Extracted text START

How many new apartments can White Flint handle? Researchers at Delta Associates see an oversized pipeline and declining rents in store for much of 2013, and there are already signs that banks are growing stingier with financing in the area.
There are also close to a half dozen new movie theaters planned for Rockville and Bethesda, some of which have been delayed or are yet to be finalized. Developers that time things right in White Flint are likely to distinguish themselves in 2013.
By many measures, the Washington area did not end 2012 ranked among the country’s hottest real estate markets. About 2.9 million square feet more space was vacated than occupied over the course of the year, according to Delta Associates, and rents fell 2.9 percent. Cassidy Turley researchers called the fourth quarter the best in five years for the U.S. office market, but Washington wasn’t named among the markets driving the numbers.
The outlook isn’t great, at least in the near term, and perhaps no one has more on the line than Monday Properties and Goldman Sachs, which are building a 580,000-square-foot Rosslyn project, 1812 N. Moore, without tenants or financing. It should be ready for interior build-out in the spring or summer, but will anyone be moving in?
Area colleges are some of the largest employers in the region and many of them have stuffed their existing campuses to the brim. Where else to go?
The question has Georgetown University, George Washington University, Gallaudet University, American University and community colleges thinking about how to expand or add new campuses and keep up with the region’s shift to the east. Major sites in the District, from Walter Reed to Poplar Point, as well as eastern parts of Montgomery County are likely to be in play.
Acting GSA administrator Dan Tangherlini inherited the two massive projects, and now he must see them to some end. Tangherlini says it’s been smooth sailing dealing with the Trumps who plan to turn the Old Post Office Pavilion into a hotel. But the $3.4 billion consolidation of Department of Homeland Security facilities at the former St. Elizabeths hospital in Southeast D.C. needs to be re-worked due to lack of funding. Where does the agency go from here?

Extracted text END

Study questions:
**1)** Condense the paragraph of the real estate outlook text that begins "By many measures" into a short bulleted list that keeps its main facts.
**2)** Copy the real estate outlook text word for word from "The question has" up to and including "be in play.".
The listing that comes after the real estate outlook text is separate material.

Recorded data START

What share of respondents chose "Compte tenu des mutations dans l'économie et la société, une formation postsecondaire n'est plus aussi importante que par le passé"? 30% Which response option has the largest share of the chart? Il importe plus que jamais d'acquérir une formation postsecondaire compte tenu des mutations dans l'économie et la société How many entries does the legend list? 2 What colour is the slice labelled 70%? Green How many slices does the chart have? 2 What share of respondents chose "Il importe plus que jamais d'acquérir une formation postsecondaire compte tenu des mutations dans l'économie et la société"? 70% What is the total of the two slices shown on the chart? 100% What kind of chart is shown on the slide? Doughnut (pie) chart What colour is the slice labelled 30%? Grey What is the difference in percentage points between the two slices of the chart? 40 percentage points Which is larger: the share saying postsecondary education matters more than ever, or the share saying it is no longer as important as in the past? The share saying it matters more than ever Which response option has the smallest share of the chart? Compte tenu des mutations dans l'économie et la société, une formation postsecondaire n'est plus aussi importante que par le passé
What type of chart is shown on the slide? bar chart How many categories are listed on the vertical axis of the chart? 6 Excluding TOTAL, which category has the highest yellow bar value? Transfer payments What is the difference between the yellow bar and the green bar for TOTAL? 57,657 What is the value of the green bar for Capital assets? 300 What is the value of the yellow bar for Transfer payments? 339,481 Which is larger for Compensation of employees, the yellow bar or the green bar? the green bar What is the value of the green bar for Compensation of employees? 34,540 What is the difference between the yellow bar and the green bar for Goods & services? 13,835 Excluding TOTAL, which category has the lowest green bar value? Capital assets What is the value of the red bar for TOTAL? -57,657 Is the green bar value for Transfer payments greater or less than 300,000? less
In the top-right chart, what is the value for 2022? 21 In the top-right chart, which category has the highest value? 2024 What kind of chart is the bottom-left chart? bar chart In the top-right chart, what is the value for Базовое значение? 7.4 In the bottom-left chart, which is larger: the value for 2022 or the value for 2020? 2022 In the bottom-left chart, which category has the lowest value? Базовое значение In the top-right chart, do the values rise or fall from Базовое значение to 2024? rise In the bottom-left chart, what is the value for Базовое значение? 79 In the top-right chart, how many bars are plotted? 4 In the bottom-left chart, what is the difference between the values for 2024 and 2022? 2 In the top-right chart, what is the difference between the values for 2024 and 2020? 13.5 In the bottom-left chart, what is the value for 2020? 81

Recorded data END

Outputs by task:
**1)**
- The Washington area was not among the nation's hottest real estate markets at the end of 2012.
- According to Delta Associates, about 2.9 million more square feet were vacated than occupied during the year, and rents fell 2.9 percent.
- Cassidy Turley called the fourth quarter the best in five years for the U.S. office market, but Washington was not named among the markets driving the numbers.

**2)**
The question has Georgetown University, George Washington University, Gallaudet University, American University and community colleges thinking about how to expand or add new campuses and keep up with the region’s shift to the east. Major sites in the District, from Walter Reed to Poplar Point, as well as eastern parts of Montgomery County are likely to be in play.